Movie Review: 'Loving'
Tell the judge—tell the judge I love my wife.
It’s not often that the climax of a movie lies in a single line of dialogue, and especially when that line comes directly before one of the most consequential Supreme Court cases in U.S. history.
But that’s part of the beauty of Loving, which tells the story of Richard and Mildred Loving, whose arrest in Virginia in 1958 for violating anti-miscegenation laws eventually led to overturning bans on interracial marriage throughout the country.
When I say it tells their story, I mean it tells their story. Director Jeff Nichols is a master of tone, and he resists what must have been a strong impulse to make this into a grand and sweeping movie of the triumph of justice over bigotry.

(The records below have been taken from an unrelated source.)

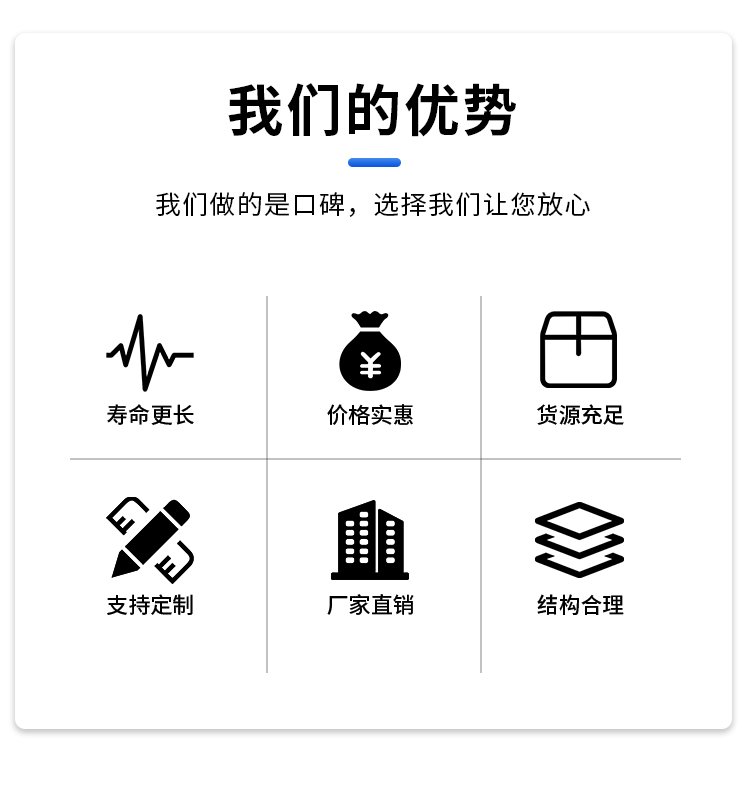 我们的优势

我们做的是口碑，选择我们让您放心

寿命更长

价格实惠

货源充足

支持定制

厂家直销

结构合理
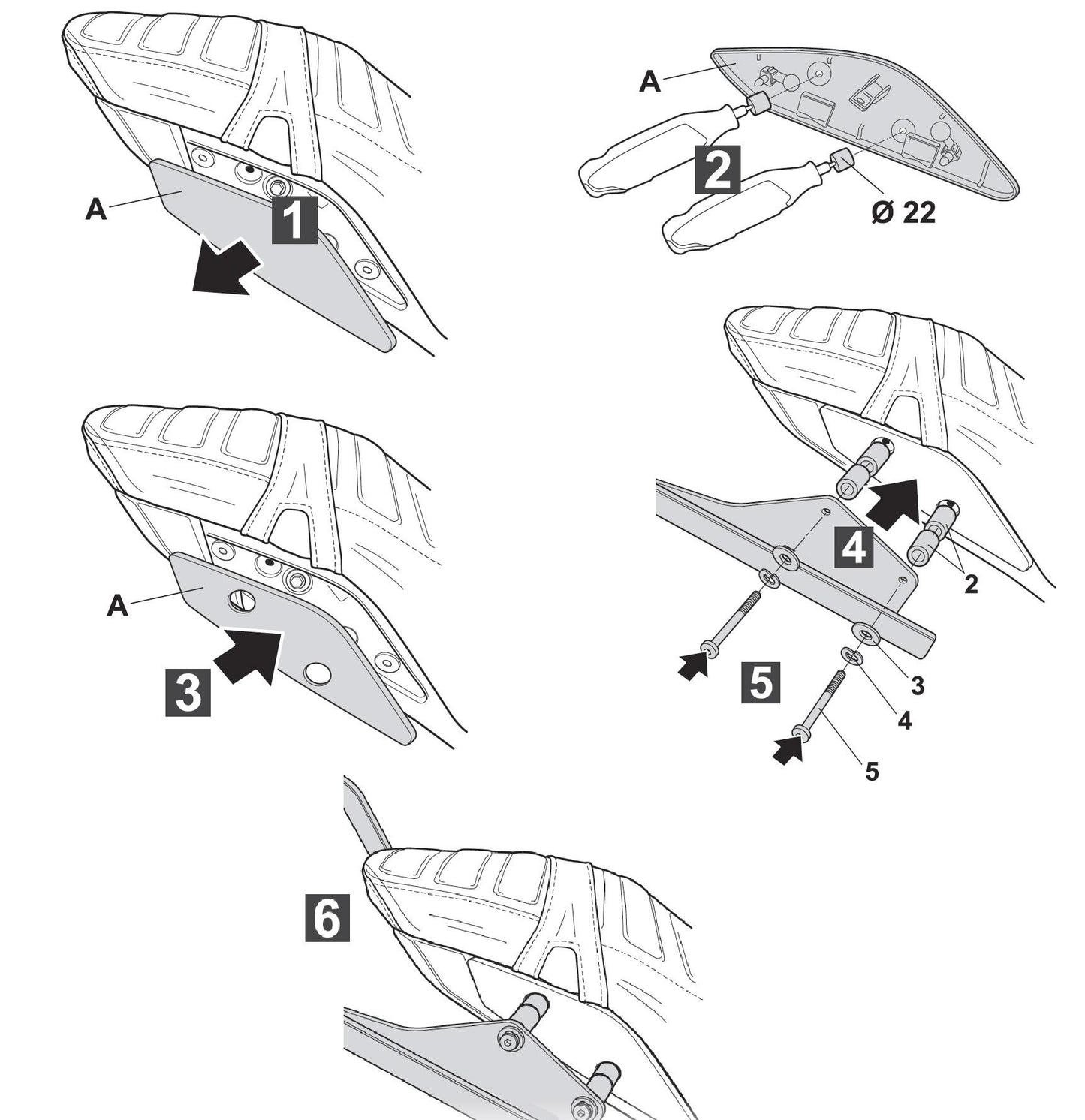 A
1
A
2
Ø 22
A
3
4
2
5
3
4
5
6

Instead, he roots Loving in the quiet resolve of his characters, perfectly reflecting their desire simply to live their lives in peace. It was never initially their intention to change history, and this is also what makes those words from Richard—tell the judge I love my wife—it’s what makes those words so powerful. Throughout their ordeal, Richard is far more reluctant than his wife to obtain any kind of public profile. While Mildred eventually does recognize how important some level of exposure can be for both their legal case and the larger fight against a racist law, Richard has trouble understanding at any point why he and his wife can’t just love each other. And this is both what he wants the court justices to know, and the real core of the movie, and the Lovings' case itself. What’s the problem with two people just loving each other?
Nichols has made a gentle but astonishing film, one that doesn’t give the short-term satisfaction of a blood-pumping rousing victory or speech against injustice, but instead shows us the court’s decision through the nearly wordless face of Mildred, receiving the news by telephone. Which is all that much more meaningful, because it’s true to the people involved and to their long, quiet fight that changed the country.